Here’s a nice idea: we just need more AI to do all the work, so humans can have more free time. Question — to do what? It seems the more free time we have, the more we watch Netflix, which also seems to be created by robots. It was cool back when they were sending DVDs in the mail and then disrupted their own profit model, but now it’s just a place to sink your time and wash your brain. 

So what do humans do with all our free time after AI is doing all the work for us?

First of  all, it’s a select group of people who’s time we are concerned with. Will AI replace mechanics and pick up the free-range chicken eggs? Will AI shine shoes? Does anyone shine shoes? This joke is on the class of people who are so privileged they think posting online about privilege does something to decrease their privilege — a bizarre equation for the average smart person.

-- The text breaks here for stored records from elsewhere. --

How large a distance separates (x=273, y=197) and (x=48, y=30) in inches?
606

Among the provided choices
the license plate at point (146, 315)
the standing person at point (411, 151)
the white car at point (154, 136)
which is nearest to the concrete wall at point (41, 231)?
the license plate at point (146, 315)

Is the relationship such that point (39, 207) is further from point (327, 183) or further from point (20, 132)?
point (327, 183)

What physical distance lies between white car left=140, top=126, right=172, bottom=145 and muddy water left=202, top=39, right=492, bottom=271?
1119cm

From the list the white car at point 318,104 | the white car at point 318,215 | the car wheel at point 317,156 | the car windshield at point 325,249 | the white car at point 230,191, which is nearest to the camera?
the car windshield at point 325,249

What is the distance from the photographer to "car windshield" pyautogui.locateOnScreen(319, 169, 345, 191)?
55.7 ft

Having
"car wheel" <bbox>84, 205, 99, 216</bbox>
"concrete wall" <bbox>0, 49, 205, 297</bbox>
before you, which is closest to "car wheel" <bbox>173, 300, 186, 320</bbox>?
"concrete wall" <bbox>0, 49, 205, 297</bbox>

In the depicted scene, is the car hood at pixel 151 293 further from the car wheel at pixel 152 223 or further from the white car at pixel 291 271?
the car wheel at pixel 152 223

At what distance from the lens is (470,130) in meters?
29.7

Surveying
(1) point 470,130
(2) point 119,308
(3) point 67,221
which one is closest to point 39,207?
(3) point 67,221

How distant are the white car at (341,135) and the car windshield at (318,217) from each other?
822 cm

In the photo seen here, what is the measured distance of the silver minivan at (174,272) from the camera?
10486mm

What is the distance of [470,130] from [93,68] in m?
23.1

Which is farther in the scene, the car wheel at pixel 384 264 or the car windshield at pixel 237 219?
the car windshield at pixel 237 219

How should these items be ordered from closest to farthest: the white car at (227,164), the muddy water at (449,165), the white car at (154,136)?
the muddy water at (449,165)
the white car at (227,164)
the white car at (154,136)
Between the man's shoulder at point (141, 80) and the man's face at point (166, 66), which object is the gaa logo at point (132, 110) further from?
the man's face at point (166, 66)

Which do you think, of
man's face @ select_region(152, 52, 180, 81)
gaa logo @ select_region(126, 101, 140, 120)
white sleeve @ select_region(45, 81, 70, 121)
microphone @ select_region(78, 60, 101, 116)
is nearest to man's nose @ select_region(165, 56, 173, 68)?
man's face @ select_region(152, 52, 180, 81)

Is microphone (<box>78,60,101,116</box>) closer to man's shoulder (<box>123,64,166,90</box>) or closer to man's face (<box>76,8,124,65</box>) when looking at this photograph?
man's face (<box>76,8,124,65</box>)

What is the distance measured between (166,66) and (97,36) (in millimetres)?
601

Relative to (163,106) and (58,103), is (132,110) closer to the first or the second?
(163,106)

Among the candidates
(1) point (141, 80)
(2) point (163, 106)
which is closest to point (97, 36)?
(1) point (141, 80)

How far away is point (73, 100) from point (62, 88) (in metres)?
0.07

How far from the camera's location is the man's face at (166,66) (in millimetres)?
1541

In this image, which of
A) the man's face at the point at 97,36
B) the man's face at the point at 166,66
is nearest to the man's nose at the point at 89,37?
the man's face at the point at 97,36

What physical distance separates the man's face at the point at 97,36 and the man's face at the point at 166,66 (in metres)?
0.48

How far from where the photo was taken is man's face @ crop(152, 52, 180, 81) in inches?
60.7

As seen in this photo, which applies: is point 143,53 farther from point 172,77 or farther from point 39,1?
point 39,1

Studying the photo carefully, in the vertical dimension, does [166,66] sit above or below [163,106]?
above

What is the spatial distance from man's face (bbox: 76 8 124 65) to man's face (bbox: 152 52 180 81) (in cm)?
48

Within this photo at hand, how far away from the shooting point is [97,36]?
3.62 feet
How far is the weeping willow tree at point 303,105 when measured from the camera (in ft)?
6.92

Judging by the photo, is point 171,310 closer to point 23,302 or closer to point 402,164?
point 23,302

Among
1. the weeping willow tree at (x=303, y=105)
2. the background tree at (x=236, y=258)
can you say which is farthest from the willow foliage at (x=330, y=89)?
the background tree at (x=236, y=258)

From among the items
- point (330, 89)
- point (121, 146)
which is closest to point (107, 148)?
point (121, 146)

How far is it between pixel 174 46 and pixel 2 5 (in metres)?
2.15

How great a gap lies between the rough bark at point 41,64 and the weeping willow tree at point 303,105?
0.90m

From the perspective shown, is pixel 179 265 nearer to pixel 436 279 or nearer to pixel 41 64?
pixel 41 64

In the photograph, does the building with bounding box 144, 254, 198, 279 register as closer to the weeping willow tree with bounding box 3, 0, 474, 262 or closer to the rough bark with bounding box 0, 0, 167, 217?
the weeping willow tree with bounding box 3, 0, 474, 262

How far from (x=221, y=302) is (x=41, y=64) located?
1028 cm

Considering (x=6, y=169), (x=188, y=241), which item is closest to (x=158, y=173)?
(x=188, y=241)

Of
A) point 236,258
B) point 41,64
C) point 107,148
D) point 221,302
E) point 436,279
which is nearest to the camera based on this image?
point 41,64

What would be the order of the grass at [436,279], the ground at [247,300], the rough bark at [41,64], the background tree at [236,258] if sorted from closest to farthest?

These are the folk who don’t understand that work is good, especially for manly men or manly women or even non-binary men. The Nazis stole “Work Will Set You Free” from ancient wisdom that Nietzsche was too sexually frustrated to understand.

There’s an old adage when you’re doing some shitty job that someone else is tired of you complaining about: “they don’t call it ‘play.’” Getting preachy: When Adam and Eve ate of the Tree of Knowledge of Good and Evil, it seems evil was the new knowledge. Before that they had been living in paradise. Point being: you can’t have fun playing without some time done working. 

For decades, highly-educated hipsters have entertained themselves by musing half-crunk about the goodness of open borders and universal basic income and the automation of the working class, and then — AI can write software. All the sudden we’re supposed to have hot takes about the existential crisis. Meanwhile, in the  middle of nowhere where the wind blows 70mph and the snow packs up taller than semi trucks, smart folk have been discussing the stupidity of self-hating elitists for decades (the author is a recent convert). 

Maybe this is too much for the Atheists in the audience to take, but it’s time we stop thinking ignorance is impressive. Perhaps this whole technology thing has been a botched experiment in humans trying to be gods, and we realize, based on the control variable, that God did it better. Maybe we needed AI to show us we like to work. Maybe it’s time to go back to being humble and joyful. 

Does anyone remember Francis Bacon?  How about we stop “torturing nature for her secrets” and go back to living in cooperative contemplation with the vivid, vibrant, vivacious world we love?

Can someone create an AI to answer these questions? I suspect the answers will be predictable, underwhelming, and lead to an increase in boredom. Time to go back to the real sandbox.